__Teks Dokumen__
Tafsir Surat Al-Hujurat ayat 11 - 13

1. A Y A T 11 :

يايها الذين ءامنوا لا يسخر قوم من قوم عسي ان يكونوا خيرا منهم ولا نساء من نساء عسي ان يكن خيرا منهن ولا تلمزوا انفسكم ولا تنابزوا بالالقب بيس الاسم الفسوق بعد الايمن ومن لم يتب فاوليك هم الظلمون
Artinya:
“Hai orang-orang yang beriman, janganlah sekumpulan orang laki-laki merendahkan kumpulan yang lain, boleh jadi yang ditertawakan itu lebih baik dari mereka. dan jangan pula sekumpulan perempuan merendahkan kumpulan lainnya, boleh jadi yang direndahkan itu lebih baik. dan janganlah suka mencela dirimu sendiri dan jangan memanggil dengan gelaran yang mengandung ejekan. seburuk-buruk panggilan adalah (panggilan) yang buruk sesudah iman dan barangsiapa yang tidak bertobat, Maka mereka Itulah orang-orang yang zalim.”

Kata (يسخر) atau memperolok-olokkan yaitu menyebut kekurangan pihak lain dengan tujuan menertawakan yang bersangkutan, baik dengan ucapan, perbuatan atau tingkah laku.
Kata (قوم) biasa digunakan untuk menunjuk sekelompok manusia. bahasa menggunakannya pertama kali untuk kelompok laki-laki saja, karena ayat di atas menyebut pula secara khusus wanita.

Kata (تلمزوا) terambil dari kata (اللمز). Para ulama berbeda pendapat dalam memaknai kata ini. Ibn ‘Asyur misalnya memahaminya dalam arti, ejekan yang langsung dihadapkan kepada yang diejek, baik dengan isyarat, bibir, tangan atau kata-kata yang dipahami sebagai ejekan atau ancaman. Ini adalah salah satu bentuk kekurangajaran dan penganiayaan.

Ayat di atas melarang melakukan al-lamz terhadap diri sendiri, sedang maksudnya adalah orang lain. Redaksi tersebut dipilih untuk mengisyaratkan kesatuan masyarakat dan bagaimana seharusnya seseorang merasakan bahwa penderiataan dan kehinaan yang menimpa orang lain menimpa pula pada dirinya sendiri.

[Baris dataset]
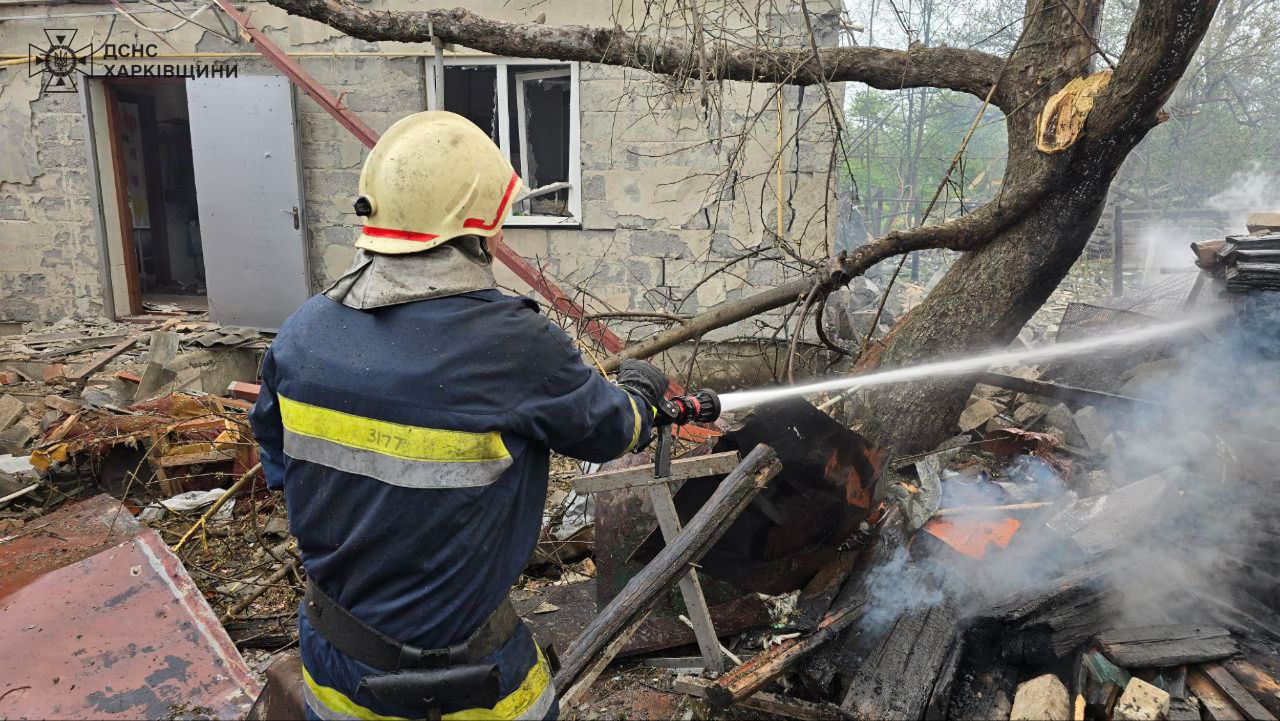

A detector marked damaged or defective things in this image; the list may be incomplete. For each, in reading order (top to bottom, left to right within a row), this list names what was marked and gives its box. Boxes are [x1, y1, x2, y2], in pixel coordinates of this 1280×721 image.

broken window [440, 61, 581, 226]
burnt wooden beam [972, 371, 1167, 412]
burnt wooden beam [550, 445, 778, 691]
burnt wooden beam [706, 599, 865, 712]
burnt wooden beam [839, 601, 962, 717]
burnt wooden beam [1100, 622, 1239, 671]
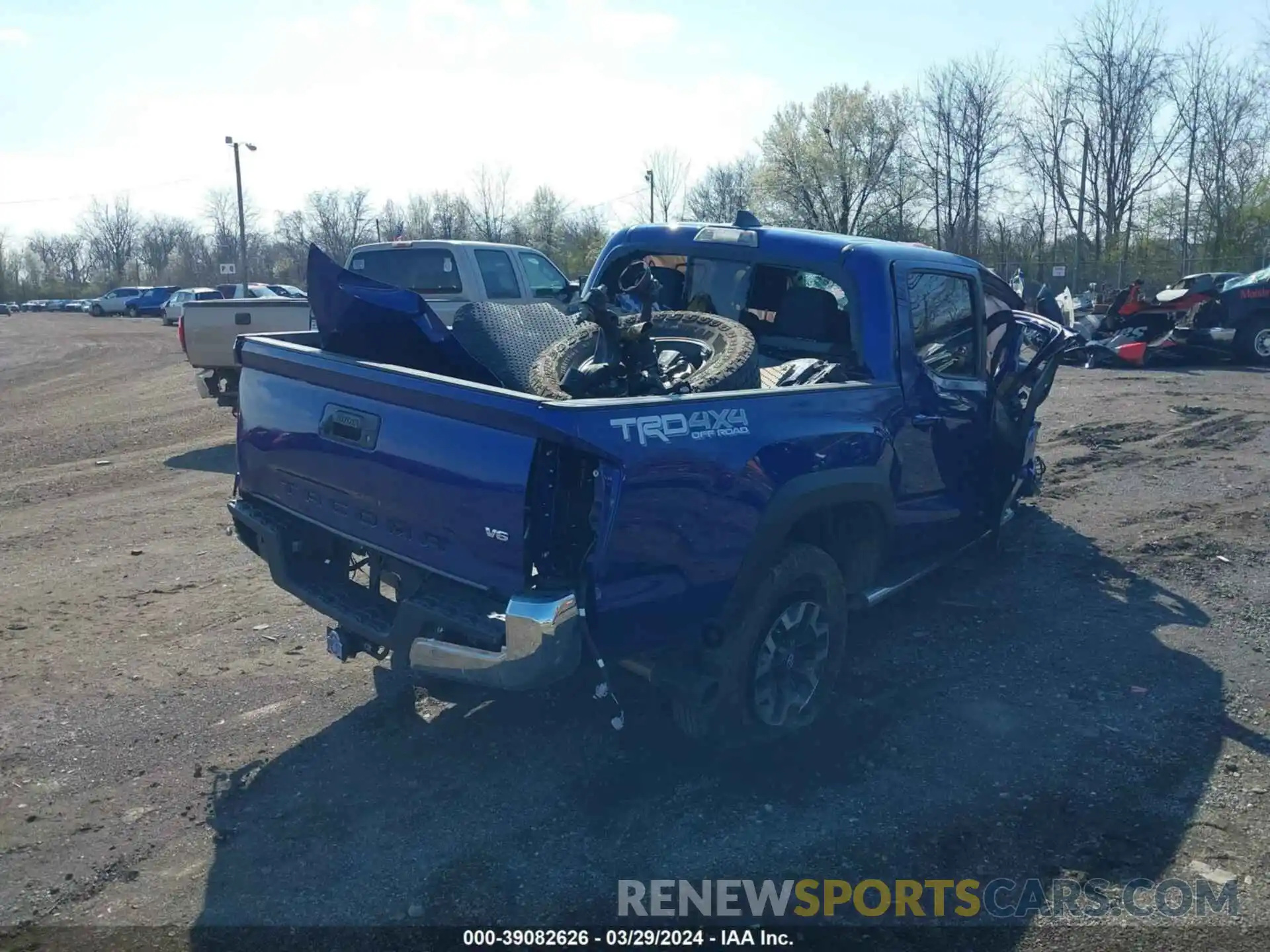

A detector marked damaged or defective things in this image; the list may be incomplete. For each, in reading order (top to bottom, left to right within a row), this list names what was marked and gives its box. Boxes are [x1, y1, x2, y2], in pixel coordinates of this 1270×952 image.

detached spare tire [524, 311, 751, 399]
severely damaged truck [226, 219, 1069, 740]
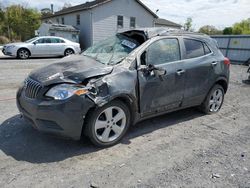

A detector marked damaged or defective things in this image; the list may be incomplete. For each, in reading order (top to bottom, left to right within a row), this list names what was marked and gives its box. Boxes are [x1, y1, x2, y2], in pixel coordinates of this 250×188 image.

front bumper damage [15, 86, 95, 140]
broken headlight [45, 84, 89, 100]
damaged suv [16, 27, 230, 146]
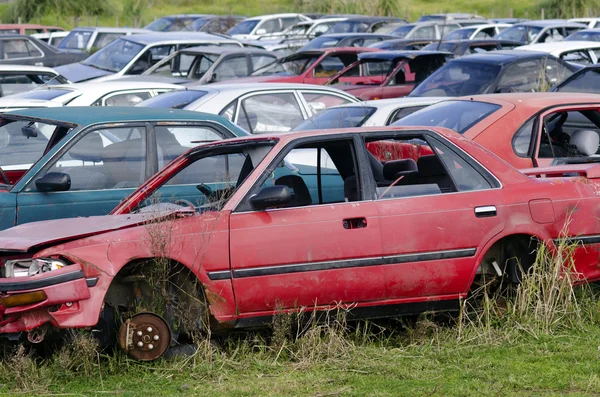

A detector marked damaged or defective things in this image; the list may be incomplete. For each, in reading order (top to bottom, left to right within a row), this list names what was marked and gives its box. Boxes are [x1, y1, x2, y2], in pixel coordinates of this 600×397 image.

dented hood [0, 212, 170, 252]
damaged red car [1, 126, 600, 358]
rusted door panel [230, 203, 384, 314]
rusted door panel [380, 189, 502, 296]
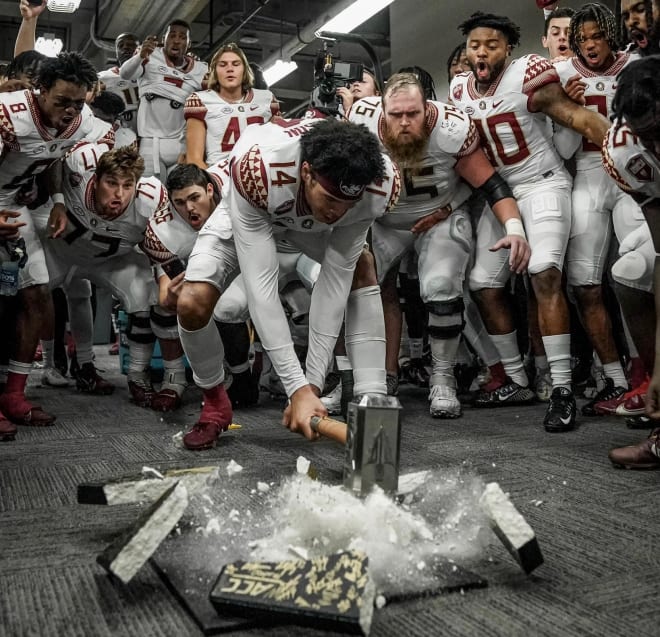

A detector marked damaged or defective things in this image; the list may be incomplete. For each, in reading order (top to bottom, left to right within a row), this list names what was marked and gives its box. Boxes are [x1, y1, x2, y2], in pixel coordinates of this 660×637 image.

shattered trophy [346, 392, 402, 496]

__Tugas dan Latihan__
1. Jawab pertanyaan berikut berdasarkan teks tafsir Surat Al-Hujurat.
(a) Kata (قوم) biasa digunakan untuk menunjuk apa?
(b) Kata (تلمزوا) terambil dari kata apa?
(c) Siapa yang memahami kata tersebut sebagai ejekan yang langsung dihadapkan kepada yang diejek?
2. Tolong salin dengan tepat bagian teks tafsir Surat Al-Hujurat di antara "Kata (يسخر) atau" dan "secara khusus wanita.", keduanya termasuk.

__Jawaban Tiap Tugas__
1.
(a) Sekelompok manusia.
(b) Dari kata (اللمز).
(c) Ibn ‘Asyur.

2.
Kata (يسخر) atau memperolok-olokkan yaitu menyebut kekurangan pihak lain dengan tujuan menertawakan yang bersangkutan, baik dengan ucapan, perbuatan atau tingkah laku.
Kata (قوم) biasa digunakan untuk menunjuk sekelompok manusia. bahasa menggunakannya pertama kali untuk kelompok laki-laki saja, karena ayat di atas menyebut pula secara khusus wanita.